The next edition of the diagnostic manual (DSM 5) is in preparation now and will become official in 2013. I'm terribly concerned that it will make our current worrying situation a great deal worse. Unless its ambitions are trimmed dramatically, DSM 5 will promote the misdiagnosis of tens of millions of people and an even greater misuse of potentially harmful medication. It proposes to introduce many new diagnoses and broaden the criteria for existing ones. Normal grief will be mislabeled major depression; everyday worries, stress, and sadness will become mixed anxiety/depression; one episode of binge eating a week will label you mentally ill; older people with expectable memory problems will be inaccurately warned that they are on the road to dementia; difficult to manage kids will be given unproven diagnoses that will lead to even more misuse of antipsychotic drugs, and there will be a further boost to the false epidemic of attention deficit disorder.

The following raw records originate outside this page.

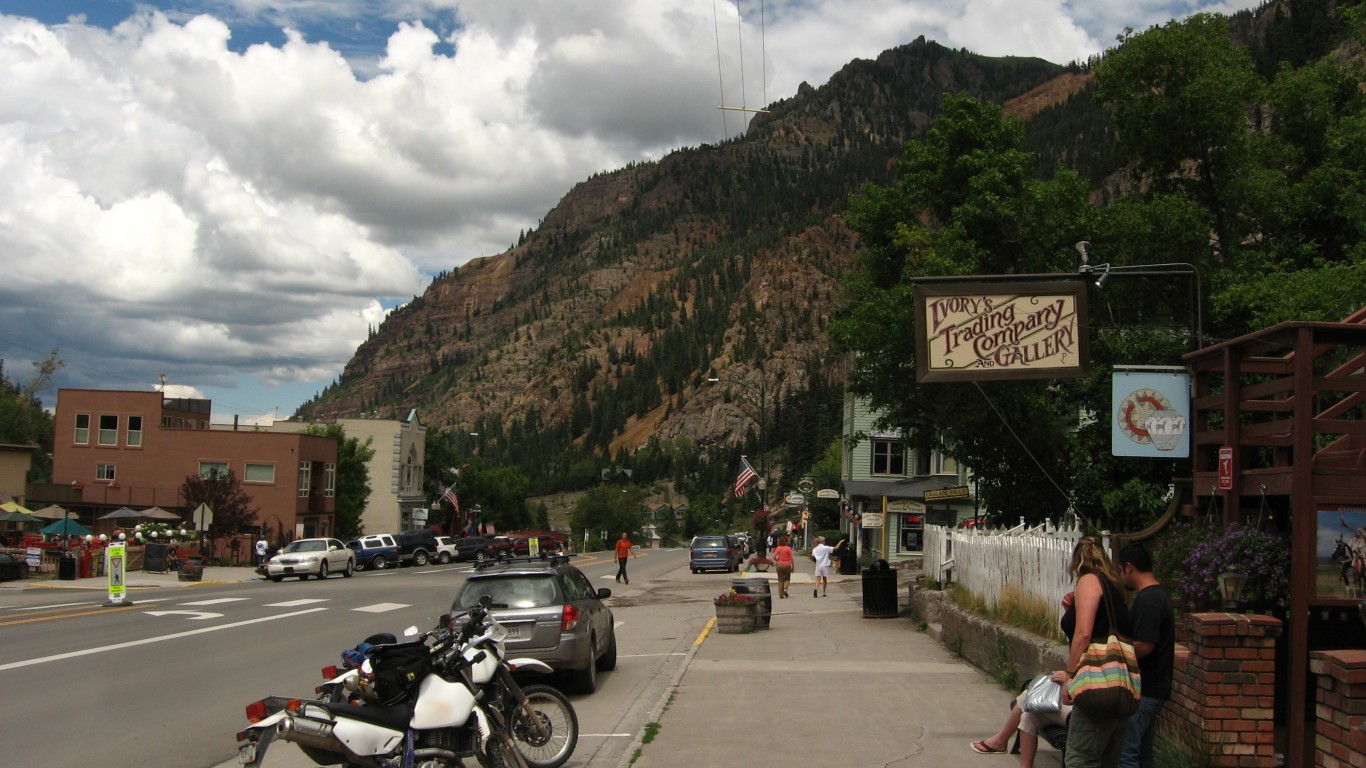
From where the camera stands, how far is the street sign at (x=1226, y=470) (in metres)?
9.11

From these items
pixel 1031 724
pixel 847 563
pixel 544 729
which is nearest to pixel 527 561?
pixel 544 729

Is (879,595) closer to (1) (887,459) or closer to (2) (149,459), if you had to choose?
(1) (887,459)

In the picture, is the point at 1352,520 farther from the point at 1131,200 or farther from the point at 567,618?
the point at 1131,200

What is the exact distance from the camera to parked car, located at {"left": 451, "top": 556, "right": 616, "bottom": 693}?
1227 cm

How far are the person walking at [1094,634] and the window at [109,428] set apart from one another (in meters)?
64.5

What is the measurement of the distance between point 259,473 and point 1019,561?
54588 millimetres

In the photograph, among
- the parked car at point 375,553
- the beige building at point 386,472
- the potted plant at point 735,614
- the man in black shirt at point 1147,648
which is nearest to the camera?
the man in black shirt at point 1147,648

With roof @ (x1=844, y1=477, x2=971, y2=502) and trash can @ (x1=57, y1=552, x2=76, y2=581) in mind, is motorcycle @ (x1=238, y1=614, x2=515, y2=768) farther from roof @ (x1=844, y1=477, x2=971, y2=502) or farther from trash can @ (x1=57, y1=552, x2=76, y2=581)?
roof @ (x1=844, y1=477, x2=971, y2=502)

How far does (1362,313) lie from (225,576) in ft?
137

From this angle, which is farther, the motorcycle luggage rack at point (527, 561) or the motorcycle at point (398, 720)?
the motorcycle luggage rack at point (527, 561)

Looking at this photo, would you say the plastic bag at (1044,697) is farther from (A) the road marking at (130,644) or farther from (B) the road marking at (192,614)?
(B) the road marking at (192,614)

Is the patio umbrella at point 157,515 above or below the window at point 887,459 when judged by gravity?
below

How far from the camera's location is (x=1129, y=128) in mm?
24672

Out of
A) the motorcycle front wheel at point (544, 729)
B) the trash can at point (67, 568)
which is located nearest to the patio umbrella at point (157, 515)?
the trash can at point (67, 568)
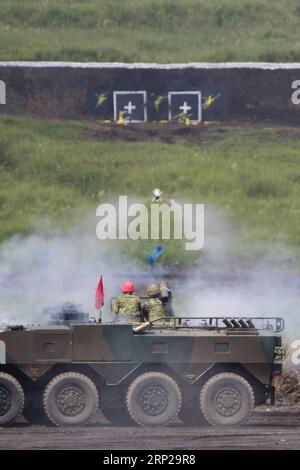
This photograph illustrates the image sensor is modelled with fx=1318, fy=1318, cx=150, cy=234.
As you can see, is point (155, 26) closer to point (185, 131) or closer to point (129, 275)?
point (185, 131)

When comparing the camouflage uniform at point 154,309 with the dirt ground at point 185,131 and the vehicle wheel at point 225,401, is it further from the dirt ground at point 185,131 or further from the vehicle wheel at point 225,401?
the dirt ground at point 185,131

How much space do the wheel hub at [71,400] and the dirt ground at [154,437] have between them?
12.0 inches

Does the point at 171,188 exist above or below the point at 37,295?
above

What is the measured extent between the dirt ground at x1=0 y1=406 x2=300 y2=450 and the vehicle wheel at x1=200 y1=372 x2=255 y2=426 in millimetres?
216

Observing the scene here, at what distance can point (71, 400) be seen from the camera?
1888 cm

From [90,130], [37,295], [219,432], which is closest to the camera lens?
[219,432]

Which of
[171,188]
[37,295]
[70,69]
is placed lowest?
[37,295]

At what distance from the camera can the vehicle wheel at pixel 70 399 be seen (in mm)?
18812

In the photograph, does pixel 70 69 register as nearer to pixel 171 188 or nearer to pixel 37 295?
pixel 171 188

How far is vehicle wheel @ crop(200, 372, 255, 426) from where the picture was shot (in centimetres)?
1889
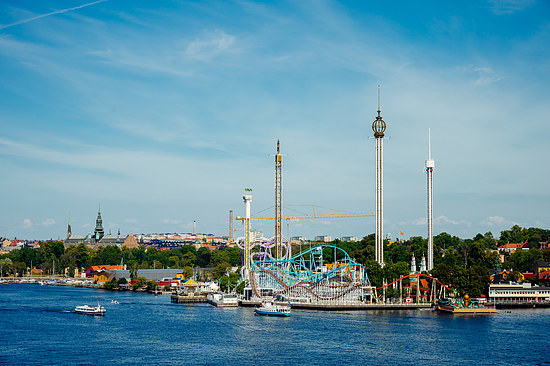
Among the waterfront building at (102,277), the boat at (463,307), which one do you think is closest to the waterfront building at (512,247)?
the boat at (463,307)

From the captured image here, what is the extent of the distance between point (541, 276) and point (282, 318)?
174 ft

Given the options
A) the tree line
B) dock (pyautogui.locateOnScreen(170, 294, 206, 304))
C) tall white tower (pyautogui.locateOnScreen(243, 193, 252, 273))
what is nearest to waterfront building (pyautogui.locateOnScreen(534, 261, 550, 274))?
the tree line

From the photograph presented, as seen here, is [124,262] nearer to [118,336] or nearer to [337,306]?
[337,306]

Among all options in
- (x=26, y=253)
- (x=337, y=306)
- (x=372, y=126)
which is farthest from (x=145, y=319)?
(x=26, y=253)

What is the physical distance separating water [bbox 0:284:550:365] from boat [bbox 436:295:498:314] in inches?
85.6

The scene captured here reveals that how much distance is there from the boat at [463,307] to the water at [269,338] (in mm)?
2175

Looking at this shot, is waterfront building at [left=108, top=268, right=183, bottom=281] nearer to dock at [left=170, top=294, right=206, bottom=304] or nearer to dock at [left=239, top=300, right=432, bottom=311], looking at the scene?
dock at [left=170, top=294, right=206, bottom=304]

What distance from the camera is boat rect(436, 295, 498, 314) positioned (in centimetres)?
7975

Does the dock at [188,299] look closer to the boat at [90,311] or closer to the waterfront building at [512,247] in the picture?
the boat at [90,311]

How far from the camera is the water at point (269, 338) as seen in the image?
48.3m

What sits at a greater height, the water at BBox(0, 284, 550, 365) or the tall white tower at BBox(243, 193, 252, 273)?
the tall white tower at BBox(243, 193, 252, 273)

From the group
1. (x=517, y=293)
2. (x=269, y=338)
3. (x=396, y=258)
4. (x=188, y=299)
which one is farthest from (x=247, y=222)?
(x=269, y=338)

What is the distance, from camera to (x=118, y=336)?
5925cm

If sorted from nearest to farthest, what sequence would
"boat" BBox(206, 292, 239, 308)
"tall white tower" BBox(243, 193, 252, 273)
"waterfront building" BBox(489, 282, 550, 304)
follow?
"boat" BBox(206, 292, 239, 308), "waterfront building" BBox(489, 282, 550, 304), "tall white tower" BBox(243, 193, 252, 273)
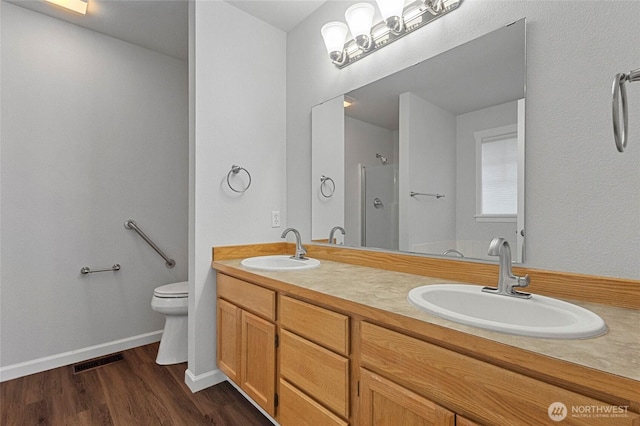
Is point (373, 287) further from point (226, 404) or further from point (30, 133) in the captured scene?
point (30, 133)

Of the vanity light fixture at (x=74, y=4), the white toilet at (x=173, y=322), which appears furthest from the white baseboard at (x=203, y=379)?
the vanity light fixture at (x=74, y=4)

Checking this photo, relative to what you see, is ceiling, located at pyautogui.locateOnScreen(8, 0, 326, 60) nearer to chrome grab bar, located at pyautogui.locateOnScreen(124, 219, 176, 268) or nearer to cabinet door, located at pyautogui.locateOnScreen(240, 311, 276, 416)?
chrome grab bar, located at pyautogui.locateOnScreen(124, 219, 176, 268)

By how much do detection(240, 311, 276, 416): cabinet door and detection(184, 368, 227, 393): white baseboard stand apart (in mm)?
396

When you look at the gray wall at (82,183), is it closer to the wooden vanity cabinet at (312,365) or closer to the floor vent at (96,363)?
the floor vent at (96,363)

The people working on DSM 5 mean well, are not drug company shills, and genuinely believe their suggestions will help patients. The problem is that they are researchers who have worked in ivory tower settings with little experience in how the diagnostic manual is often misunderstood and misused in actual practice. A suggestion that might be fine in their own hands can cause disaster if misapplied by a less expert primary care doctor. As researchers they are much less worried than I am that their proposals are largely untested. They call them 'scientific hypotheses' that can always be tested and corrected after DSM 5 is published. This is dead wrong and dangerously reckless. DSM 5 will have a dramatic effect on peoples lives and everything in it must be certified safe and scientifically sound.

Final decisions on DSM 5 will be made soon. I will post a series of blogs highlighting its worst proposals and updating the efforts to shoot them down before they can become official. Public health will be adversely affected by DSM 5 -- the public should become informed and have its say before it is too late.

Allen Frances is a professor emeritus at Duke University and was the chairman of the DSM-IV task force.